The days before commercially available culture
In the days before clinical IVF, research embryologists were using two times glass distilled water for the preparation of mouse embryo culture media. However, for clinical embryology, it was assumed that five times distilled water might be better. So, at the Human Reproduction Unit of the Royal North Shore Hospital in Sydney, our response was to set up a still using five 5L round bottom flasks placed upon a gas-fired camp stove.
However, a catalyst was required to aid bubbling once the boiling point was reached, otherwise matters could become a bit explosive at the initiation of bubbling! So, a few small round glass balls were added to each flask, though there was some debate that metal ions might be leached from the glass balls during distillation. However, our paranoia didn’t end there since it was likely that tap water containing fluoride (as was the case in Sydney) might not be an ideal source of pure water.
So, the Lab Director* took the initiative of taking home some large plastic bottles, similar to those placed upsides down in office water machines, and waited patiently for a storm when the roof and downpipes of his house would be washed clean by the deluge so that he could then attach the bottles and fill them with rainwater.
Happy days – five times distilled surface water; what could be better than that! Naturally, it passed our mouse embryo assay (MEA) at the time but, on retirement of the 5L flasks, they were set up as an aquarium with air bubbled through Pasteur pipettes and failed the fish survival assay (Figure 2).
Coincident with the burgeoning clinical application of embryology in the 1980s, MilliQ ion exchange/reverse osmosis water purification systems became standard in IVF laboratories. We would still subject the MilliQ water to five times distillation, discarding the first and last 10% of the distillate. Our culture media QC included pH, osmolality and MEA testing and proved good enough to supply to other IVF units, there being no commercially available culture media at that time, nor specific guidelines on sterility and quality testing prior to use.
The application of good manufacturing practice to culture media production
The end of the 1980s and beginning of the 1990s witnessed the demise of IVF lab-produced media as various companies concentrated upon producing commercially available culture media of high quality and consistency. Nevertheless, water quality has remained central to the evolution of both single-step and sequential culture media.
Nowadays, the basic principles behind the production of MilliQ water still apply but the processes have become increasingly sophisticated and the testing more exacting. Indeed, there is a specific treatment for each contaminant commonly found in various sources of water (Table 1).

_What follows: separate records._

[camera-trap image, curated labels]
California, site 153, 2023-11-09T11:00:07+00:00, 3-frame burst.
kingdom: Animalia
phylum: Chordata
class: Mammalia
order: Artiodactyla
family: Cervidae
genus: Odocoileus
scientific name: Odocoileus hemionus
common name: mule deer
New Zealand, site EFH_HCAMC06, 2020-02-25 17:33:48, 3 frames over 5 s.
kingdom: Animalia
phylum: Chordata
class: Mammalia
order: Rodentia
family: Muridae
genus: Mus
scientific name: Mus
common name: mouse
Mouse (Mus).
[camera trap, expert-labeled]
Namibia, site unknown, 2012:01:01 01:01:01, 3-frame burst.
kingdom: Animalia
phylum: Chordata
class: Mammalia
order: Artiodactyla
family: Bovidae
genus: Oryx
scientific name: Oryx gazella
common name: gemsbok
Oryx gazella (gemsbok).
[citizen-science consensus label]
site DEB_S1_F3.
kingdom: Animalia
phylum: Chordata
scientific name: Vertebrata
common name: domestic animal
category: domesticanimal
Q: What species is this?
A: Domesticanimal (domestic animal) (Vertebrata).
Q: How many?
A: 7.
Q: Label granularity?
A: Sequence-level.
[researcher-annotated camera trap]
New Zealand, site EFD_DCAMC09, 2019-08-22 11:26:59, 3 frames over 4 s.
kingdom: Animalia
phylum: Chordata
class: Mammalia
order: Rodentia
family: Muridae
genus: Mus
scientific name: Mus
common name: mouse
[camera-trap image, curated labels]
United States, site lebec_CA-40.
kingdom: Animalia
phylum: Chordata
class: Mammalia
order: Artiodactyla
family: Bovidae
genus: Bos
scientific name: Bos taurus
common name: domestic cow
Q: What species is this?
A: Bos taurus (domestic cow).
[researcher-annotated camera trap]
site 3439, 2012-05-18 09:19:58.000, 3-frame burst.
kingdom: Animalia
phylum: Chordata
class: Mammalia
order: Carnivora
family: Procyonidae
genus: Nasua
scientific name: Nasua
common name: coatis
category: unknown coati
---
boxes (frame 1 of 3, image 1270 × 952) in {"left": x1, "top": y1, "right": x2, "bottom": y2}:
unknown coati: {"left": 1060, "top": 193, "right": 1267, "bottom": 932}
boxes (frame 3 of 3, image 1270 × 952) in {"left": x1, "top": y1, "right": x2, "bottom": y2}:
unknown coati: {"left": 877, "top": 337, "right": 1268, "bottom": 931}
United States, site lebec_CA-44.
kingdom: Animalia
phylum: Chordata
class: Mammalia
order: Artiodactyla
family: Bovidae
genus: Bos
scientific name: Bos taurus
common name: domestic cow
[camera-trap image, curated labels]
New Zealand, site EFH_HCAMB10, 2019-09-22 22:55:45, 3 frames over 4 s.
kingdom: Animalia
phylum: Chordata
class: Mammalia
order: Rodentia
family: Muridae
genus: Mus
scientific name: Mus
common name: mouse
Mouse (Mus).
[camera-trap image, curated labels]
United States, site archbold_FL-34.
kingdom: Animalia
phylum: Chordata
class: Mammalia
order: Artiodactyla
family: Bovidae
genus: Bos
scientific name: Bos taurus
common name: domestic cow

The production of ultrapure water of the highest specification for culture media manufacture is now a four-step process: pre-treatment, polishing, storage, and distribution. Pre-treatment of municipal water includes removal of chlorine using sodium metabisulfite, removal of large particles by filtration (5µm), removal of microbes with UV irradiation (254nm), removal of divalent cations (eg. Mg2+ and Ca2+) using parallel ‘softeners’, and removal of ions (approximately 96% of salts in solution), other microorganisms and smaller particulates by reverse osmosis.
Polishing of pre-treated water includes the exchange of charged species for H+ and OH– ions using a mixed bed of cationic and anionic resins within deionization tanks, elimination of any microbes that may have accumulated within the deionization tanks using UV irradiation (254nm), and removal of any dead bacteria and viruses by ultrafiltration (0.03µm).
Storage and distribution are effectively a second polishing step, with the prevention of biofilm growth by continuous water circulation, removal of any residual bacteria and endotoxins using ultrafiltration (with a molecular weight cut-off of 6000Da), and elimination of any organic carbon that may have developed during distribution by UV irradiation (185nm). It is evident that we have come a long way since the dawn of the golden age of IVF and that the quality of water used for manufacturing culture media is now approaching its zenith.
*Acknowledgement: I would like to thank the Lab Director mentioned in this blog, Dr Ian Pike, for providing some of the ‘inside’ information regarding water purification in the 1980s and Figure 2.